(Excerpt provided Opens)

Joy, week 49



Week 49.  Week FORTY-NINE!  Am I the only one who’s a little bit stunned by that number?  I can hardly believe that the year is almost gone.  And yet, there is still so much to savor.  Perhaps that’s part of the gift of this season… we have so much to enjoy that we can’t get too caught up in what’s ending.  I still have 22 days of loving my family to go in 2012.  What a gift!

As I type this, the children have been put to bed.  Not that they’re asleep, of course.  Behind me sit my husband and our oldest two children all piled together on the couch watching old videos of them snowboarding.  While I’m not watching, their hearty laughter makes me laugh too.  Time.  Such a precious thing, and it’s been a wonderful day where time is concerned.

(Excerpt provided Closes)
(Source data Opens)

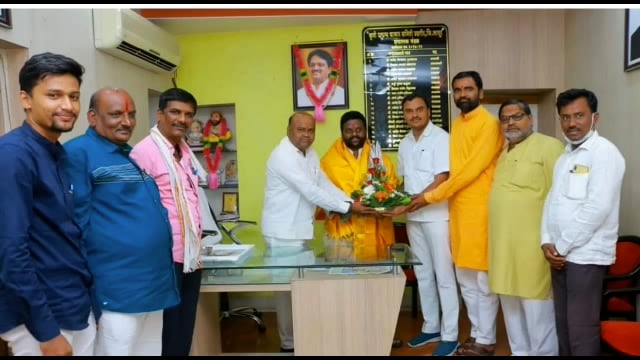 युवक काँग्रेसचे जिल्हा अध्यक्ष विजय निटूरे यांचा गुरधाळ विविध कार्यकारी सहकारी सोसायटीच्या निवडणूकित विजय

(Source data Closes)
(Source data Opens)

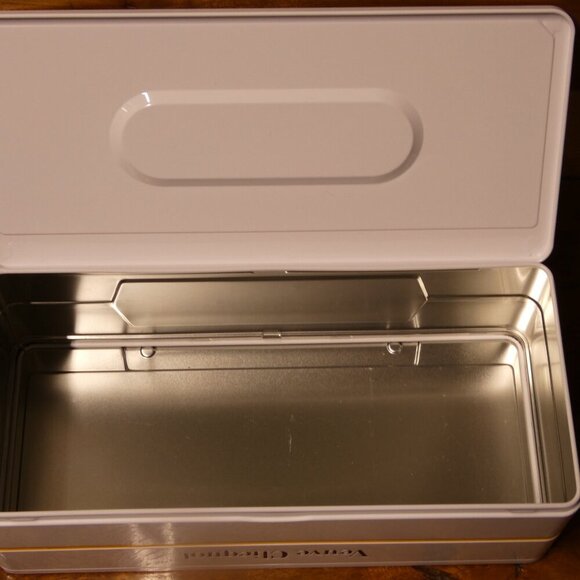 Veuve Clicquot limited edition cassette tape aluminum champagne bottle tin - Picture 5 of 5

(Source data Closes)

■ **Directions**:
a) Translate this sentence from the week 49 post into Spanish: "I can hardly believe that the year is almost gone."
b) Reproduce a stretch of the week 49 post word for word, starting at the words "Week 49.  Week" and stopping after "time is concerned.".

■ **Task-by-task answers**:
a) Apenas puedo creer que el año casi haya terminado.

b)
Week 49.  Week FORTY-NINE!  Am I the only one who’s a little bit stunned by that number?  I can hardly believe that the year is almost gone.  And yet, there is still so much to savor.  Perhaps that’s part of the gift of this season… we have so much to enjoy that we can’t get too caught up in what’s ending.  I still have 22 days of loving my family to go in 2012.  What a gift!

As I type this, the children have been put to bed.  Not that they’re asleep, of course.  Behind me sit my husband and our oldest two children all piled together on the couch watching old videos of them snowboarding.  While I’m not watching, their hearty laughter makes me laugh too.  Time.  Such a precious thing, and it’s been a wonderful day where time is concerned.